Two years ago Honorable C.N.O.T.E. produced a minor hit for an up-and-coming Manhattan rapper named Leeky Bandz called “Picasso.” I can’t say whether or not having Gunna feature on the song made it any hotter — I suspect it would have gotten the same amount of traction either way. Bandz had to be happy with the exposure the song and accompanying video got for him given he was only 17 years old at the time.

Things have been relatively quiet since “Picasso” until the release of “Life After Future” in 2021. I’ve been trying to puzzle out whether or not the album’s title is a shot at Nayvadius Wilburn or not. As far as I can tell he’s never been signed to Future’s Freebandz imprint, either under this name or his alternate rap name of Lil Italy. There are sure a lot of coincidences here though. A rapper named “Bandz” calling an album “Life After Future” is hard to read any other way. The thing is I’m not hearing anything on Leeky’s album that actually sounds like he’s dissing Future at all.

If you want to stretch the meaning of the title to the breaking point, you could argue he’s the NEW Future, given that songs like “Sleepin” featuring YoungBoy Never Broke Again sound LIKE Future. That’s where the words AFTER FUTURE fail to make sense though. How can you come after Future when you’re singing pitch corrected tunes that sound exactly like him? Aside from not having the Georgian accent and raspier voice, they’re pretty much interchangeable musically on songs like “NOMORE.” Blindfolded and inebriated I have no problem believing someone could confuse the two listening for a few seconds. It’s only after extended listening it becomes obvious Wilburn does this style better by comparison.

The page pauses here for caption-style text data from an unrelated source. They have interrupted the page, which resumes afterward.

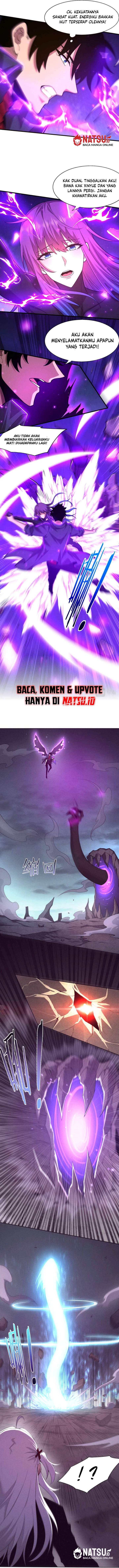 Evolution Frenzy (The Frenzy of Evolution) Chapter 127 Gambar 9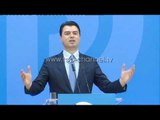 Basha: Rama kopjon propozimin e PD-së për biznesin e vogël - Top Channel Albania - News - Lajme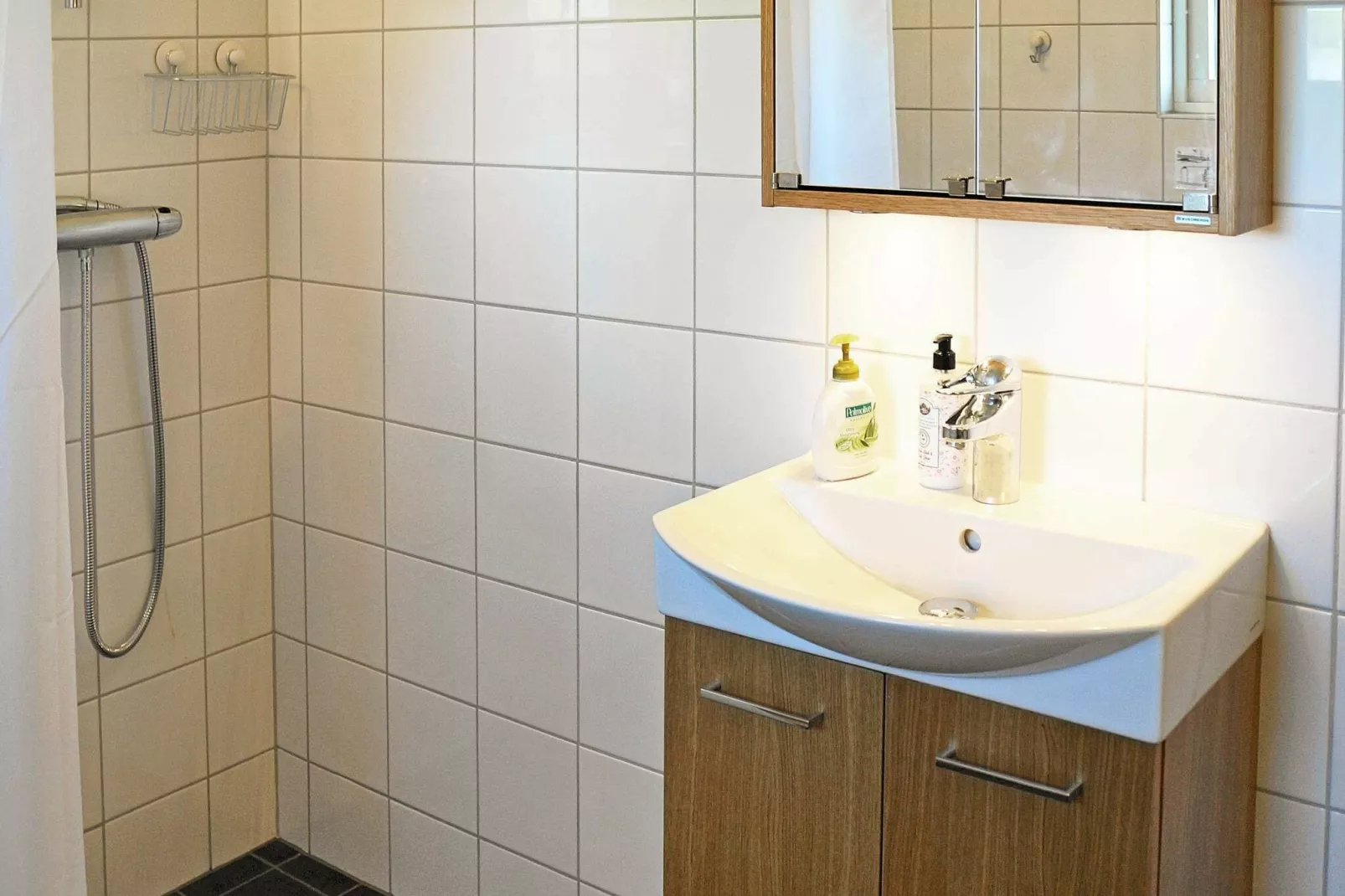 4 persoons vakantie huis in kode-By Traum-Binnen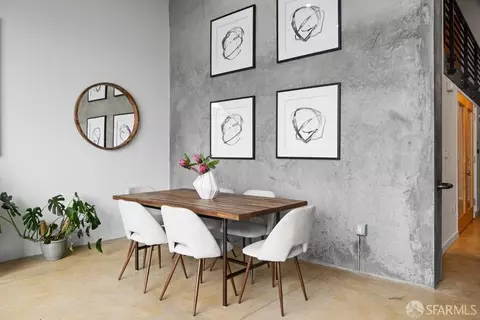 Dining - 73 Sumner St #203, San Francisco, CA 94103 photo 1 of 4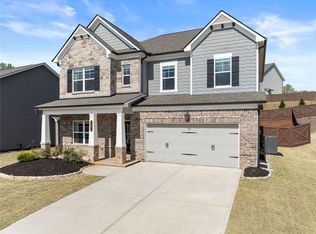 6034 Morning Star Ln, Gainesville, GA 30506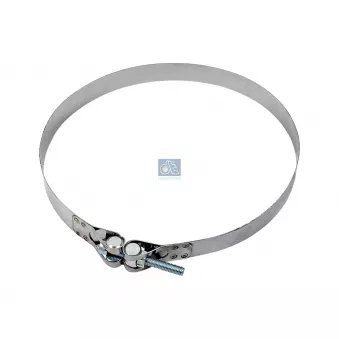 Bande de serrage DT 3.25084
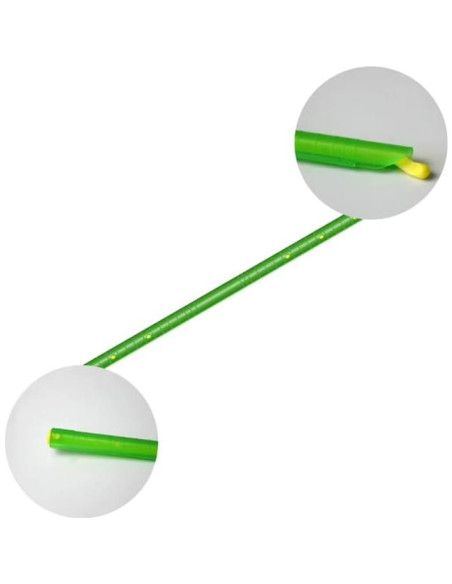 Juego de Varillas Selladoras de Alimentos Genérica, 5 Tamaños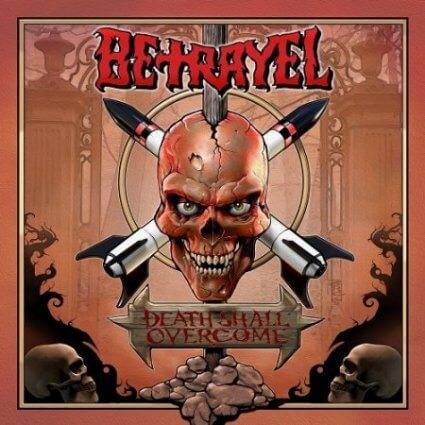 Betrayel : Death Shall Overcome (Compilation)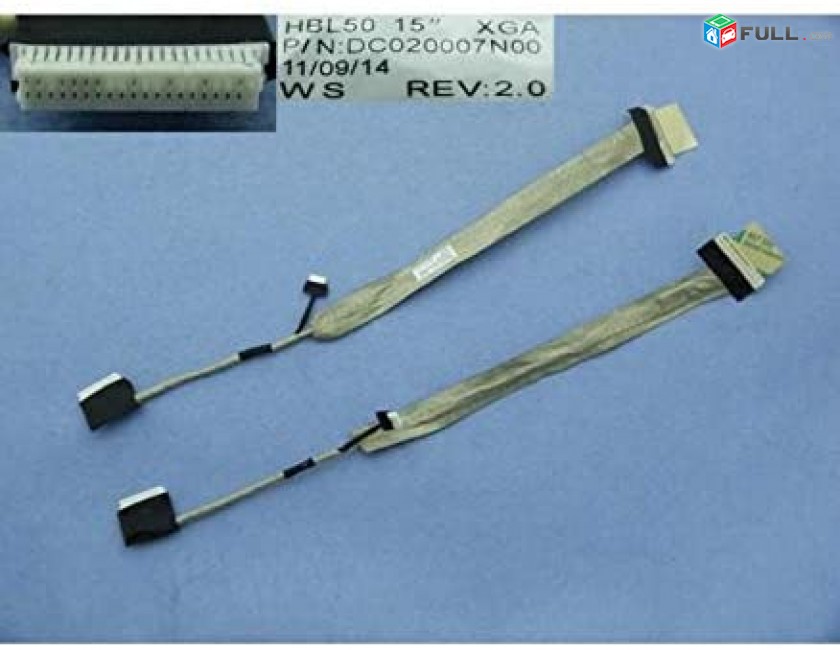 SMART LABS: Shleyf screen cable Acer 3100 5100 3650 3690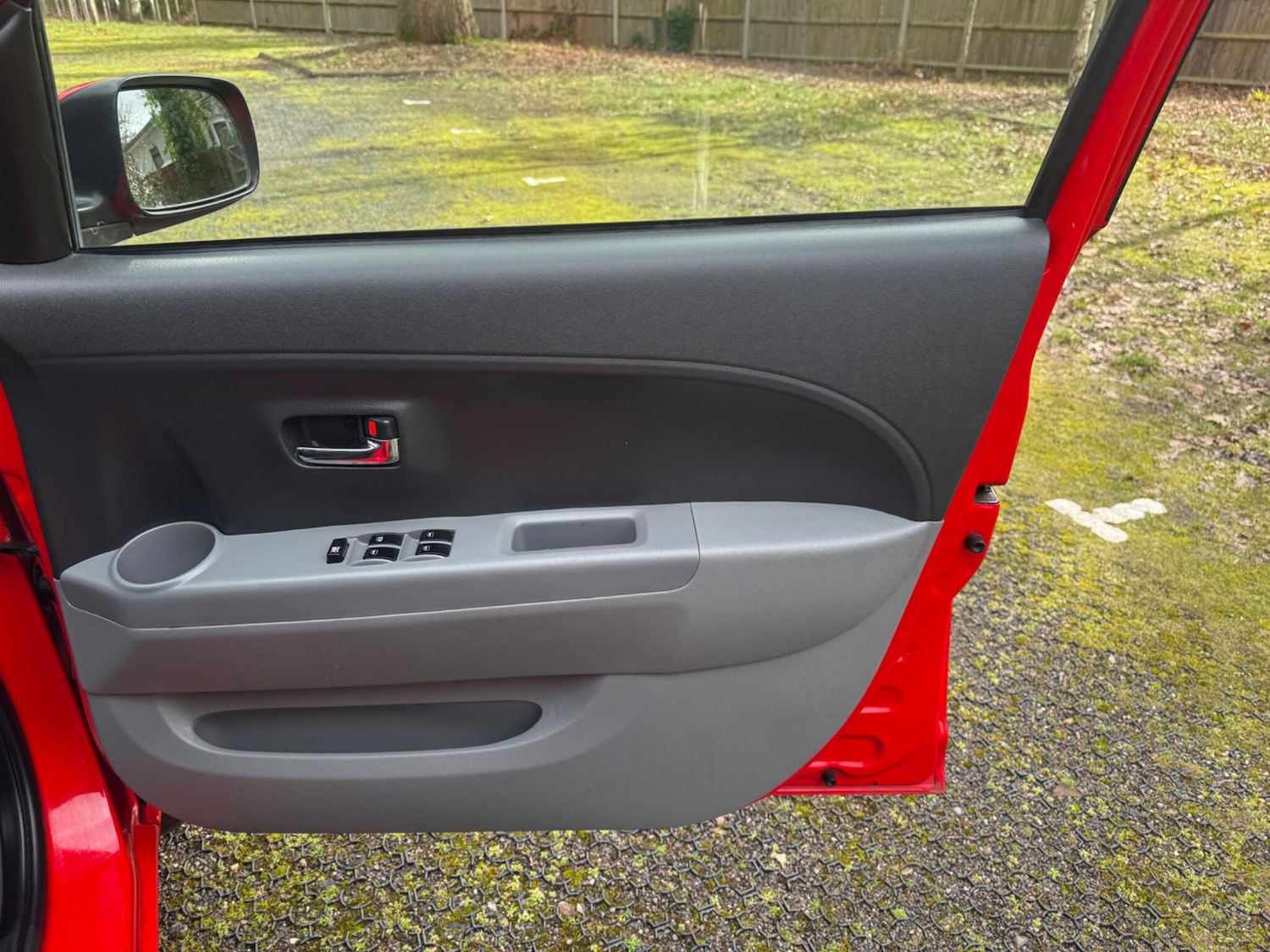 Used Daihatsu Sirion 2008 for sale - 77612127: Photo 14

If you’re trying to be fair to Leeky Bandz you want to assume “Life After Future” is a marketing gimmick imposed upon him by Atlantic Records. You don’t want to say you’re better than somebody you’re not, or appear to be calling out somebody as “the past” when you’re doing nothing in the present that would make YOU the “Future” of rap. I do want to be that fair. I want the young man to succeed at all his goals in life. Judging by the amount of bling in the “UHUH” video with MoneyMarr, you’d have to believe he’s already gotten major paper through his record deal, which during a pandemic induced recession is no minor feat. Hopefully the shoot for said video was a closed set with plenty of COVID-19 testing ahead of time.

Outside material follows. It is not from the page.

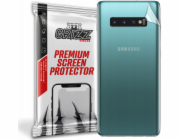 Zadní fólie GrizzGlass Grizz pro Samsung Galaxy S10+ Plus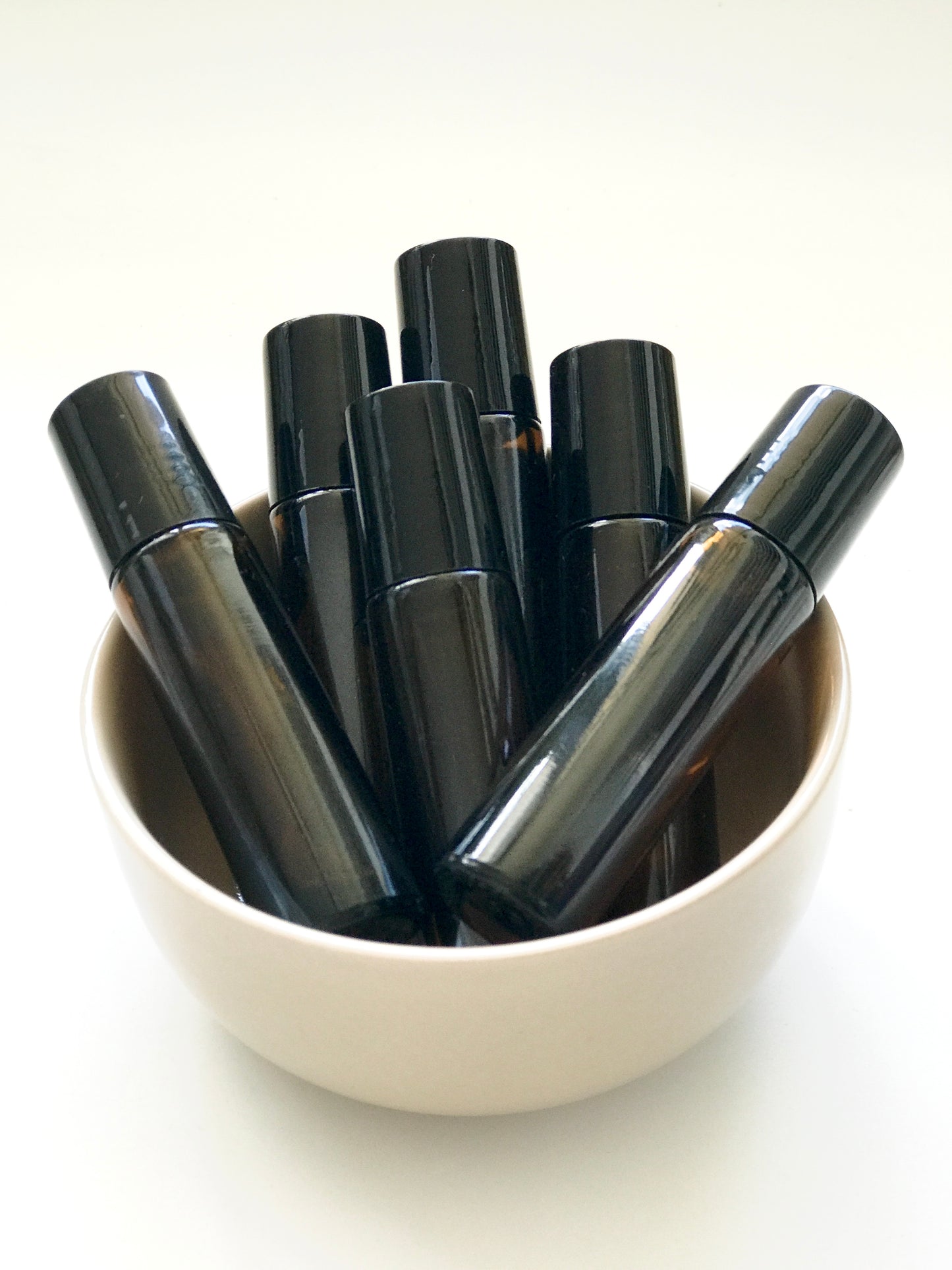 Essential oil Roller in Jojoba oil - Unlabeled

I can only be fair to a point. Tracks like “Confetti” and “When I Was Young” (bro you still ARE young) don’t put forward anything exciting or innovative to make Leeky Bandz stand out from the pack. Coming in at under a half hour in length for ten tracks, “Life After Future” isn’t very filling even if you wanted to dine on generic AutoTune rap music for a little while. It’s barely an appetizer. Please tell Atlantic to reconsider their marketing strategy young man, because if you want to replace Nayvadius Wilburn, you’ve got to at least be on his level musically first. This album is what an AI algorithm would generate if it was programmed with nothing but Future’s music.